QUOTED PASSAGE:

* * * * * * *

Permutation feature importance analysis revealed the key predictors of early polytrauma status following admission. The results varied across the three models. In the RF model, lactate was the most influential factor, followed by ISS score, age, BE, GCS score, pH, and BMI. In the NN model, pH was the top predictor, with lactate, GCS score, BMI, and others coming next. In the XGBoost model, GCS score emerged as the most crucial predictor, followed by lactate, BMI, age, and others. To synthesize the significance of these variables across all three models, a rank score concept was introduced. The most important variable in each model received a full score of 7, and the score decreased sequentially down to 1 for the least significant variable. As shown in Additional file 1: Figure S19, lactate achieved a rank score of 19, placing it at the top. This underscores lactate’s substantial predictive value for assessing 72 h mortality risk after admission in polytrauma patients. The other top variables were the GCS score, with a rank score of 15, and age, with a score of 11, highlighting their importance in predictive modeling for this clinical scenario.

Model explainability

The SHAP summary plot (Fig. 5A, B) and dependence plot (Fig. 5C–I) delineate the contributions of the seven predictors within the RF model. SHAP values exceeding zero signify an elevated risk of death within 72 h post-admission, while values below zero suggest a reduced risk. For instance, higher GCS scores (purple) generally yield SHAP values less than zero, indicating a diminished death risk in patients with elevated GCS scores. Moreover, Fig. 5B portrays the feature rankings based on the average absolute SHAP value. GCS score, age, ISS score, and lactate emerged as the four most influential variables in predictive power. Lower GCS scores, advanced age, heightened ISS scores, and increased lactate levels indicated a greater likelihood of death onset.

Fig. 5
figure 5

SHAP-based interpretation for the RF model. A The Beeswarm plot depicts the influence of the seven features across all model samples. Combining feature importance and feature effect, Beeswarm ranks the features according to the sum of the SHAP across all samples (y-axis). One row in the plot represents one feature, and each dot represents the feature Shapley value for one sample; colors represent feature values (purple for high, yellow for low). Long tails indicate that patient characteristics are of the utmost importance. The x-axis represents the influence on the model’s output, with positive values increasing risk and negative values decreasing risk. B Features are ranked according to the mean absolute Shapley values. CI SHAP dependence plots show predicted risk versus feature value. SHAP shapley additive explanations, RF random forest, GCS glasgow coma scale, ISS injury severity score, BE base excess, BMI body mass index

Then, the LIME explainer is applied to data generated by the RF model to explore the results of classification. The features for each case are presented in Fig. 6, with the weight of each feature represented in either blue or red depending on whether it favors the outcome or not. In case 1, the figure showed a confirmed probability of survival (100%), which may be attributed to the likelihood that the younger patient exhibiting an elevated GCS score and diminished ISS score possesses a greater probability of survival, despite the presence of adverse indicators, such as increased lactate and BMI levels, as well as decreased BE and pH values. In Case 2, the RF model forecasted a relatively elevated mortality probability of 81%. The interpreter algorithm discerned that a patient exhibiting heightened lactate, an increased ISS score, diminished BE, a reduced GCS score, and a lower pH might be predisposed to an unfavorable outcome, despite the presence of negative prognostic factors, such as a younger age and a lower BMI. It is noteworthy that despite the similarities between the indicators in Case 3 and Case 2, their outcomes diverge significantly. This discrepancy may be attributed to variations in the individual’s heterogeneity. In Case 4, the patient was assigned a high mortality risk probability of 83%. Favorable attributes, such as advanced age and a reduced GCS score, inclined the algorithm toward the outcome. Nevertheless, factors like lower lactate, diminished ISS score, low BMI, elevated BE, and higher pH constituted negative prognostic indicators for the outcome.

* * * * * * *

ENTRIES PROVIDED:
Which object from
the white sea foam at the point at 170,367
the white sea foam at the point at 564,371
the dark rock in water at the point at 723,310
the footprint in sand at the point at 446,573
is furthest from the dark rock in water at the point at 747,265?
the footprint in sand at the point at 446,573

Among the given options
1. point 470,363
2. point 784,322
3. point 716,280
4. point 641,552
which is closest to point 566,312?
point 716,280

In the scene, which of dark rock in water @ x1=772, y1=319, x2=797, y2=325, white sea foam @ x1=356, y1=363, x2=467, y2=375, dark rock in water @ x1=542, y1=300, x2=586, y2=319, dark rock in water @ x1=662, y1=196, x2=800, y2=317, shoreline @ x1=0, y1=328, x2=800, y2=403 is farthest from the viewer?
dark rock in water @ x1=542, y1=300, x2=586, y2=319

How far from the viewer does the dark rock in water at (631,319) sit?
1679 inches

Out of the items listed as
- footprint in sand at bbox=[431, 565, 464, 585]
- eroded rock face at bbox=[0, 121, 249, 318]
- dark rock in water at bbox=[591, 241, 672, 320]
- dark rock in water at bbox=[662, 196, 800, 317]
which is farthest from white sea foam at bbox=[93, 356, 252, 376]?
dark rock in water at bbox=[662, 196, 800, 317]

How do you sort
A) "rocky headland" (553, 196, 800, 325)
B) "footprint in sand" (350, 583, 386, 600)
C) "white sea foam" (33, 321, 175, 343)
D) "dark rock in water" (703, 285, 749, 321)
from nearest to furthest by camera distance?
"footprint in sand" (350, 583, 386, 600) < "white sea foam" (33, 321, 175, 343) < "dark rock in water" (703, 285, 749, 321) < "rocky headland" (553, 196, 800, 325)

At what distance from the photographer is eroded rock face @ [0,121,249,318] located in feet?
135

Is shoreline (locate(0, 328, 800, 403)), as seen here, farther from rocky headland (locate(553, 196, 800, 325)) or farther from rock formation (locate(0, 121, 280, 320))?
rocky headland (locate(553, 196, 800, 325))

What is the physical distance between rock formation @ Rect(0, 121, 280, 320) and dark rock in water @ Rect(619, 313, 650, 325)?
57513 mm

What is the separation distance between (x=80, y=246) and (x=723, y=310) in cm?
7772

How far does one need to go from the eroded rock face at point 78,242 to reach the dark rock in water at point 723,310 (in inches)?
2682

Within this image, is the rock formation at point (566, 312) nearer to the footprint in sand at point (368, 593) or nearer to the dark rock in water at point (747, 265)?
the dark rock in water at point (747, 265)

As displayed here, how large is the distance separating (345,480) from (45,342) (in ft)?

* * * * * * *

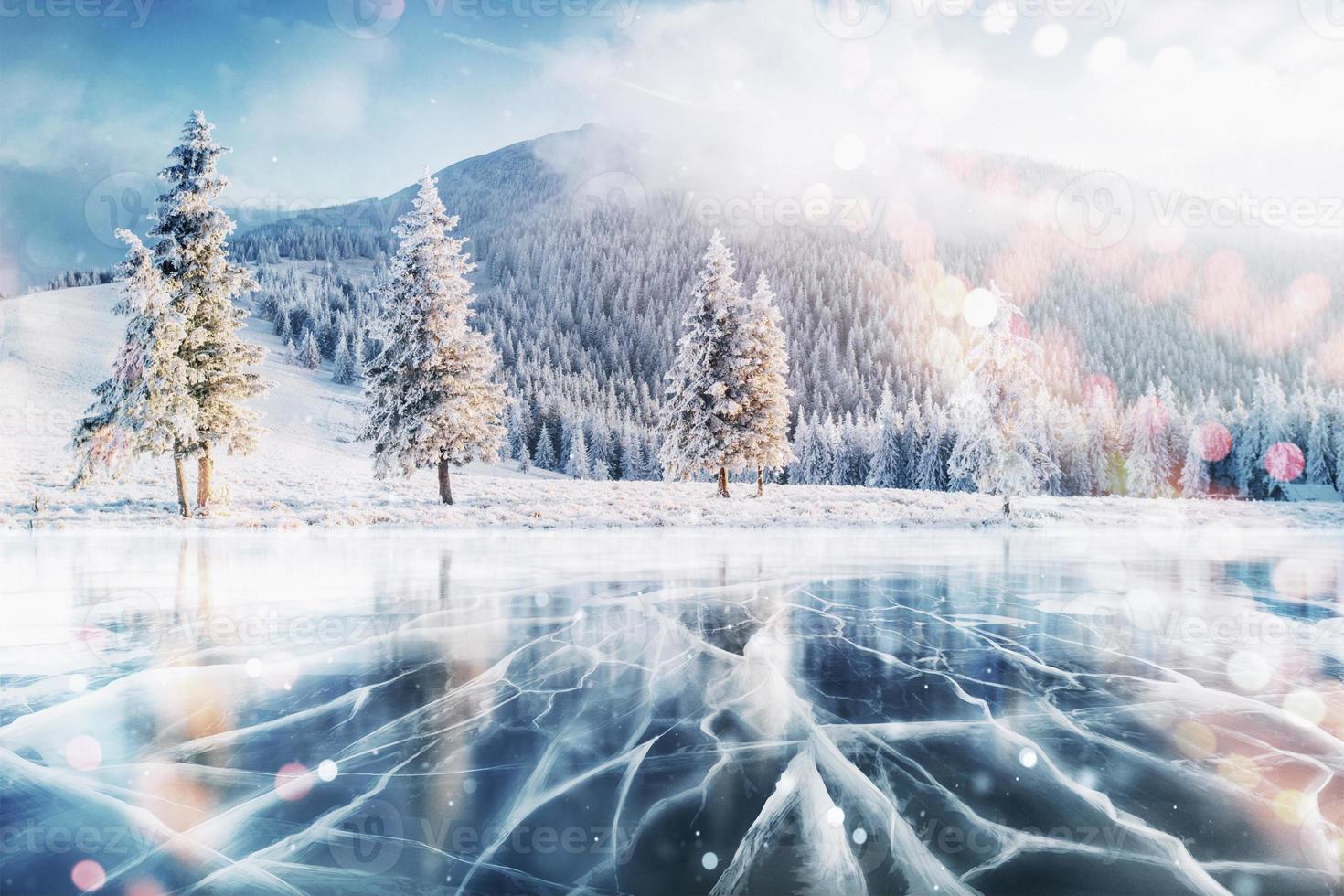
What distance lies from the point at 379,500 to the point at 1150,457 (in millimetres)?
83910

* * * * * * *

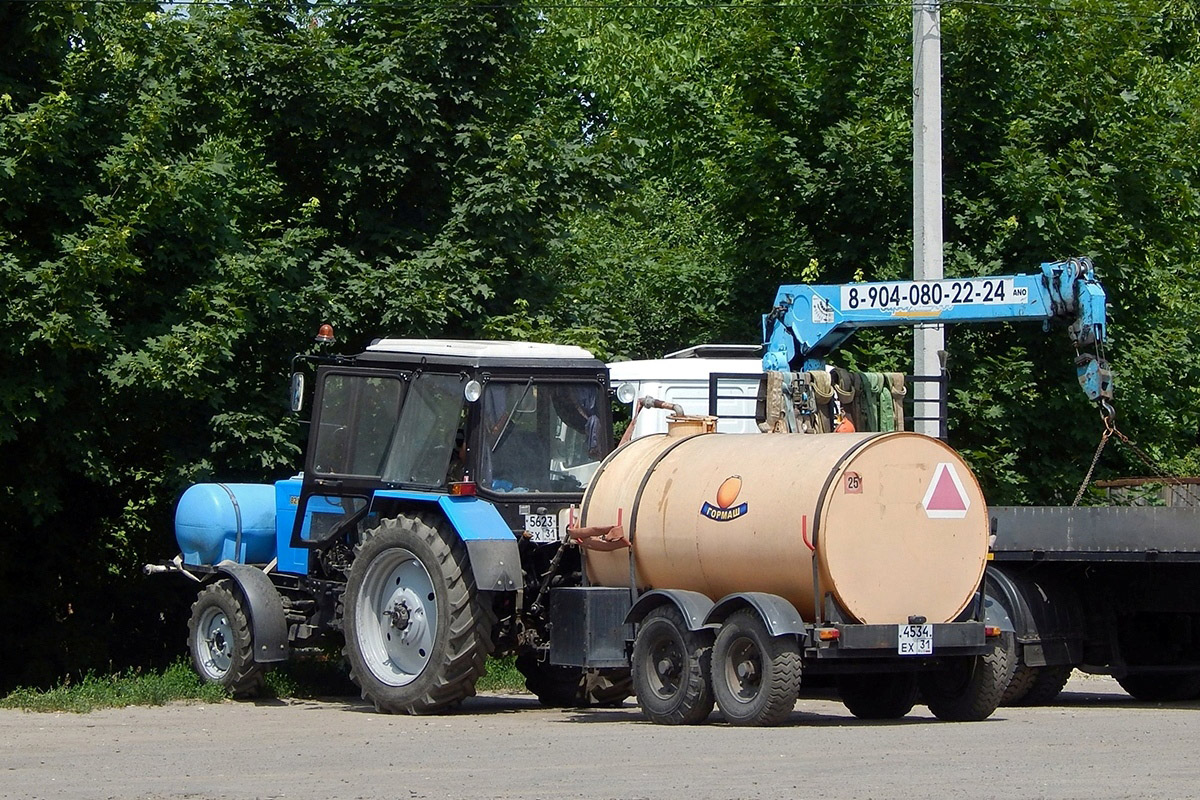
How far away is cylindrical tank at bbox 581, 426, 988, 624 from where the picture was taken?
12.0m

* * * * * * *

PROBLEM TO SOLVE: Print the passage on predicting death in polytrauma patients word for word, between "Model explainability" and "of death onset.", inclusive.

ANSWER SPACE:
Model explainability

The SHAP summary plot (Fig. 5A, B) and dependence plot (Fig. 5C–I) delineate the contributions of the seven predictors within the RF model. SHAP values exceeding zero signify an elevated risk of death within 72 h post-admission, while values below zero suggest a reduced risk. For instance, higher GCS scores (purple) generally yield SHAP values less than zero, indicating a diminished death risk in patients with elevated GCS scores. Moreover, Fig. 5B portrays the feature rankings based on the average absolute SHAP value. GCS score, age, ISS score, and lactate emerged as the four most influential variables in predictive power. Lower GCS scores, advanced age, heightened ISS scores, and increased lactate levels indicated a greater likelihood of death onset.